-- DOCUMENT EXCERPT follows --

Please, look at :ref:`import_samples.py <import_samples>` help page to have more
info about the sample creation process.

.. note::

    Samples are always related to their source dataset, so you could have more
    samples with the same ``original_id`` in SMARTER-database. However, samples
    need to be unique in the same dataset, otherwise the genotype conversion
    step will not work. If your dataset contains two or more samples with the
    same ``original_id``, you could specify an additional column (like the ``alias``)
    to identify your samples within genotype files


Processing genotype files
-------------------------

Genotype data is not added into the SMARTER-database, however this data is validated
*with* SMARTER-database, which track information on SNPs: in fact, genotype data could be
produced long time ago and with different technologies, so assemblies don't match
and genotype calls need to be standardized in order to be compared. This is particularly
true when genotypes are referred according genomic sequence: since the chip probes
could be aligned to the *forward/reverse* strands, the same SNPs could have different
genotypes in different assembly versions. In such way, variants need to be converted
in order to compare datasets produced in different times with different approaches.
To accomplish this, variants need to be loaded into database from manifest, and supplementary
information need to be added into the smarter database: all those steps are managed
through ``Makefile`` by calling:

.. code-block:: bash

    make initialize

before importing datasets into the SMARTER-database. For more information, see
the :ref:`Loading variants into database` section of this documentation.

Converting genotypes to Illumina TOP
^^^^^^^^^^^^^^^^^^^^^^^^^^^^^^^^^^^^

All the received genotypes are converted in **illumina TOP** format: this coding
convention was introduced by Illumina and its main features is that SNP
orientation is determined from the sequence around the SNP itself. This seems
complex but has the advantage that the **SNPs remains the same even if the SNP
database or the genome assembly changes**. In detail, illumina defines as unambiguous
a SNP with only one of A or T calls: SNPs like A/G or A/C will be TOP snps;
SNP with T/C and T/G are BOTTOM SNPs. All the other ambiguous cases are determined
using the sequence walking method: starting from the SNPs itself, take a letter
after and before and check if the resulting pair is ambiguous or not. If the pair
is unambiguous, you can classify in TOP/BOTTOM. If the pair is ambiguous take
the second letter after and before the SNP and check the resulting pair.
This will be done until we can assign a TOP/BOTTOM coding to the SNP.

.. figure:: _static/sequence_walking.png
    :width: 500
    :align: center
    :alt: Illumina sequence walking methods

    Credits: `Illumina technical notes`_

In this example A/T is ambiguous even if is composed by A and T. The first
couple taken (T/C) is unambiguous so we can say that this example SNP is in BOTTOM orientation.
SMARTER genotypes are converted into Illumina TOP: this means that if a SNP is
already in TOP coding will be used as it is, but all the other cases need to be converted
into illumina TOP. The following is an example of coding conversion for
``DU186191_327.1`` SNP:

.. csv-table:: DU186191_327.1 A/G (unambiguous SNP)

-- DOCUMENT EXCERPT concluded --
-- SUPPLIED DATA follows --

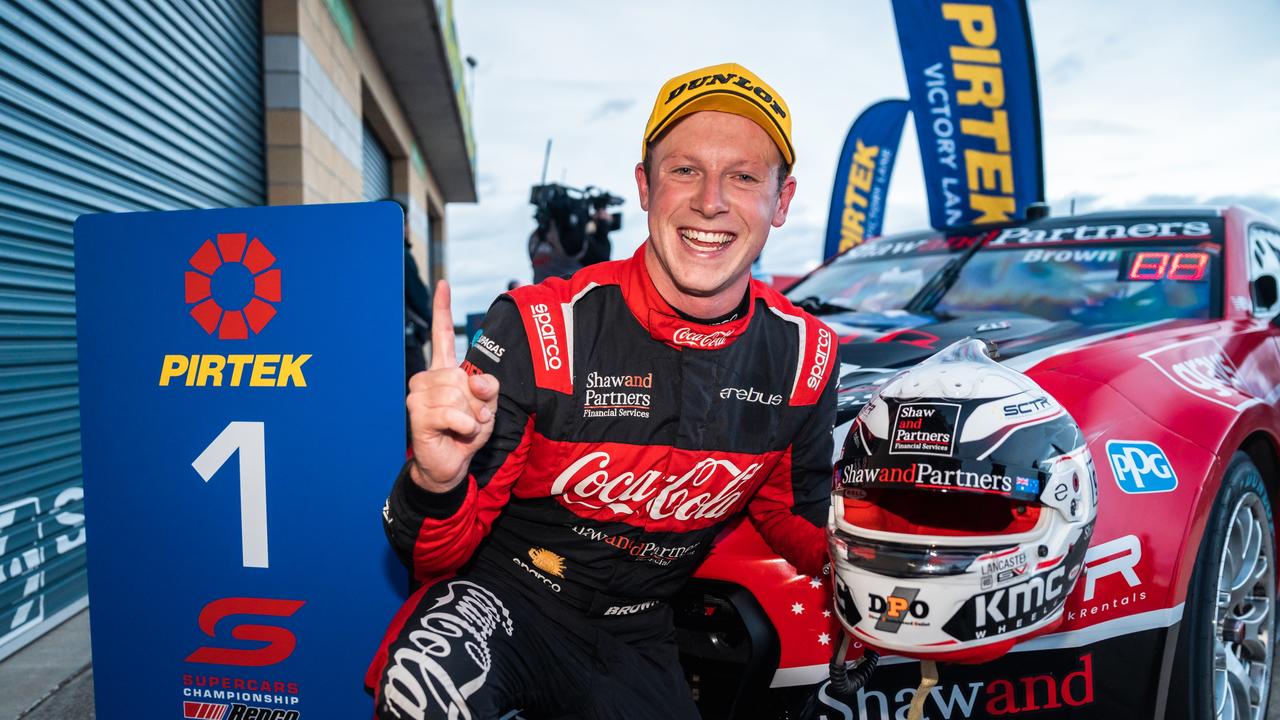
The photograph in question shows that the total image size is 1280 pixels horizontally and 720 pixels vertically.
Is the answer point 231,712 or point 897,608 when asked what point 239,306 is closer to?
point 231,712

-- SUPPLIED DATA concluded --

TASKS TO PERFORM:
- 1) In the SMARTER-database documentation excerpt, what command manages loading variants from the manifest and adding supplementary information to the database?
- 2) Rewrite the part of the SMARTER-database documentation excerpt that begins at the words "In this example" and stops after "A/G (unambiguous SNP)", switching "example" to "instance".
The lines are not needed for what follows.

TASK-BY-TASK OUTPUTS:
- 1) The command is make initialize, called through the Makefile.

- 2)
In this instance A/T is ambiguous even if is composed by A and T. The first
couple taken (T/C) is unambiguous so we can say that this instance SNP is in BOTTOM orientation.
SMARTER genotypes are converted into Illumina TOP: this means that if a SNP is
already in TOP coding will be used as it is, but all the other cases need to be converted
into illumina TOP. The following is an instance of coding conversion for
``DU186191_327.1`` SNP:

.. csv-table:: DU186191_327.1 A/G (unambiguous SNP)